I will say one of my favorite things about Christmas is the cards and letters that arrive from friends and family. I LOVE the letters, extolling the virtues and success of each family member. And yes, I, too, write one of those letters. I include the bad news with the good--but when you look back, isn't it all good? We're still here. . . we're healthy. . . our family is intact. . . the struggles are but mere blips on the radar. (Ah, I feel Pollyana speaking up!) Back to the cards--it is so great to see pictures of children growing up, new babies, dear friends. I keep the pics up all year.

So. That's my sad story for the moment. I used to absolutely love everything about Christmas. I always gave parties. We drove around looking at lights. I baked cookies with the boys. I helped with their parties at school. I helped them shop. Now they can do that on their own--and prefer to do so. The parties we actually attend are generally related to a client or something. Any other party does not have a guarantee that the hub will find time to make it to the party.

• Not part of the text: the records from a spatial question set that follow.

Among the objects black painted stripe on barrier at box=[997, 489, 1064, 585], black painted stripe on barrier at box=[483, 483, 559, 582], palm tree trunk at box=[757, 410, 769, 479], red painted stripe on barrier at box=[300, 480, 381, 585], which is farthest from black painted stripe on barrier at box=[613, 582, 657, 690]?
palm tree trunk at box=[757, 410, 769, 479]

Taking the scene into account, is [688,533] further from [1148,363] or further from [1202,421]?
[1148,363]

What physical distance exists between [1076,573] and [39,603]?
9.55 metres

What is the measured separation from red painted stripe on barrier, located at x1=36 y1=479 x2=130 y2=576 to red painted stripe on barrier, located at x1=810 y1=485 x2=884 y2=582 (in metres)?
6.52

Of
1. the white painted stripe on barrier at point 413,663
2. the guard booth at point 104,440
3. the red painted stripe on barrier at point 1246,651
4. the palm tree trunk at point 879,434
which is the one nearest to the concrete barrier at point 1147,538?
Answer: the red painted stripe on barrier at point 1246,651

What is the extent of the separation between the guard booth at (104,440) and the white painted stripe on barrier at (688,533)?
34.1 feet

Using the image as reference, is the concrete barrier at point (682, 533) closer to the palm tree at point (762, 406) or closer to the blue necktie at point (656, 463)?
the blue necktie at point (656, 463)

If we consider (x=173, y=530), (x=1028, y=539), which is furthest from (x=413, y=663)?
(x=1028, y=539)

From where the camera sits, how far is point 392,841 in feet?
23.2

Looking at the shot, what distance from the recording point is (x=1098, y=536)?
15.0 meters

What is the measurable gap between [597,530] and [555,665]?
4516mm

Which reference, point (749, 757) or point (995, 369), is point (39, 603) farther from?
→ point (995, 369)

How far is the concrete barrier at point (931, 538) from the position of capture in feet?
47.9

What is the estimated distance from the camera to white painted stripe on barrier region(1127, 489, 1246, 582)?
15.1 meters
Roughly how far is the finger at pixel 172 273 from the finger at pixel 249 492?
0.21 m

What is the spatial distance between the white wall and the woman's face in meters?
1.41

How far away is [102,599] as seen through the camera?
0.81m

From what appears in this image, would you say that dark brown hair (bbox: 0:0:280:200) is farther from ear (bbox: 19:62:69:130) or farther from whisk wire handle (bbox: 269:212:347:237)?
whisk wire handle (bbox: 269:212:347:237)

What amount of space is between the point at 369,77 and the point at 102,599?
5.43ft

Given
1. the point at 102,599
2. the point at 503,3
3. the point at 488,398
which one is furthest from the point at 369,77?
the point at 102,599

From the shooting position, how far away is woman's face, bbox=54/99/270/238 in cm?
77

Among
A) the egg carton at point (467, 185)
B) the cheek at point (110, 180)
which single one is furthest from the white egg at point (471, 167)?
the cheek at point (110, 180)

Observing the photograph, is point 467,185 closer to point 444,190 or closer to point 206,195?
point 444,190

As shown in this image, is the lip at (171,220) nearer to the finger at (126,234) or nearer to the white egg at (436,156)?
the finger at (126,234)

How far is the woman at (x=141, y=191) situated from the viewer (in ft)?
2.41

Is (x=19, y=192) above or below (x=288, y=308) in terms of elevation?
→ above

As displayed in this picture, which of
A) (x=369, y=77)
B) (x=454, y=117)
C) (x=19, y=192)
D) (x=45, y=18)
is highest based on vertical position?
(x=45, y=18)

I have done something out of the ordinary this year. I bought a BIG present for all of us. Including ME. Knowing it has been a rough year for the hub with his dad's illness and death, and the stress it put on him and the business, I thought we needed a nice break after Christmas. So, on my own without a word of permission from anyone, I bought us a trip to Cancun for a few days!! I have been a nervous wreck about it, never having spent money like this without discussing it with the hub! And please, please, please don't let anyone get sick so we can't go on the trip!!

I am really looking forward to the trip. We love beach vacations and it has been quite a while since we have had one. It will be so nice to be able to relax and do nothing for a few days. And it will be fun to hang out with the boys, too (over New Year's! Yes, there is always a method to my madness.)

So there is my present. Maybe not such a bad idea to take care of Christmas all by myself after all!!